A third of consumers and employees believe that the lack of communication from businesses during the COVID-19 pandemic augurs bad news. A good reason, if necessary, for companies to communicate!
A new study by PR agency Berkeley and Arlington Research reveals that almost a third of respondents (31%) are concerned that companies remained silent during the Covid-19 pandemic ( no news or no sharing of content ) may experience financial difficulties and therefore are reluctant to do business with them.
This is the case for 32% of respondents in France, 39% in Italy and Spain, 33% in the United States and 27% in the United Kingdom.
Employees worried about silence
And on the employee side, if it is their company that remains silent, respondents fear bad news for their jobs.
This is especially true for men (34%) and urban workers (35%) who are more worried than people living in rural areas (26%), even though it is generally easier to find work in the city than ‘in the campaign.
This is the case for workers in Japan (37%), the United States (35%), the United Kingdom and Romania (34%), as well as in France, Belgium and Spain (33%).
Generation Z workers are most concerned about the lack of communication (37%), while a quarter (24%) of baby boomers say they are worried.
“Without a clear communication strategy, you run the risk that consumers will make up their own minds and not necessarily be right.
Your business may be emerging from the storm, but your teams and / or your customers are ignoring it and they may be reluctant to order from you for fear that you will not be able to honor it.
The same goes for the economy, to restore confidence, it is essential to inform employees and inform them about future changes and prospects ”
, COMMENTS PAUL STALLARD, CEO OF ARLINGTON RESEARCH.
More than 1/3 more inclined to spend with brands that inspired and gave them hope
Consumers have also made clear what they expect from brand communication.
More than a third (35%) of those polled confirm that they are more inclined to spend with brands which, during the crisis, inspired them and gave them hope.
This is especially true in cities (39%), especially in the United States (45%), the United Kingdom (41%) as well as in Portugal and Spain (40%).
And more particularly for the representatives of the millennial generation (42%), those of generation Z (39%) and those of generation X (35%).
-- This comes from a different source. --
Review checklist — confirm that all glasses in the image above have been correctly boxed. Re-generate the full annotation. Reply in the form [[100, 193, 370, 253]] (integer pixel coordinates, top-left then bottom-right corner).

Baby boomers and the “ silent generation ” are less than 3 in 10 who agree (29% and 28% respectively).
Wider consumption of content, especially for news other than that dealing with the pandemic
Not surprisingly, 46% of those questioned confirmed that their consumption of content had intensified during the pandemic.
This is of course due to confinement, people have spent much more time, at home, online.
This is especially true for urban populations (51% versus 38% for rural residents).
If we look at the countries where we consumed more content during the pandemic, Portugal comes first (57%) followed by Spain (55%), Italy (51%), the United States United (50%) and the United Kingdom and France 45%).
The study also sheds light on the most sought-after themes.
Almost half of the respondents (47%) say they want news other than the one dealing with the pandemic. Only 20% say the opposite.
All generations want to turn away from news related to COVID-19, 51% of respondents among millennials, 43% for members of the “silent generation”.
The countries where we are most eager for “other news” are Hungary (62%), Austria and the United Kingdom (56%), Germany (53%) and the United States ( 47%).
“People want to be informed and inspired. The majority of the 13,000 consumers surveyed in 14 countries confirmed to us that the way a company reacted during the coronavirus crisis will have a strong impact on their decision whether or not to buy from the brand in the future.
The power of the present moment should not be underestimated. It’s time to take care of your communications, today »
, CONCLUDES PAUL STALLARD.
Other findings from the Arlington Research study are available in the online version of the “ Don’t Stop, the future is now ” report, as well as additional information on the Berkeley agency blog.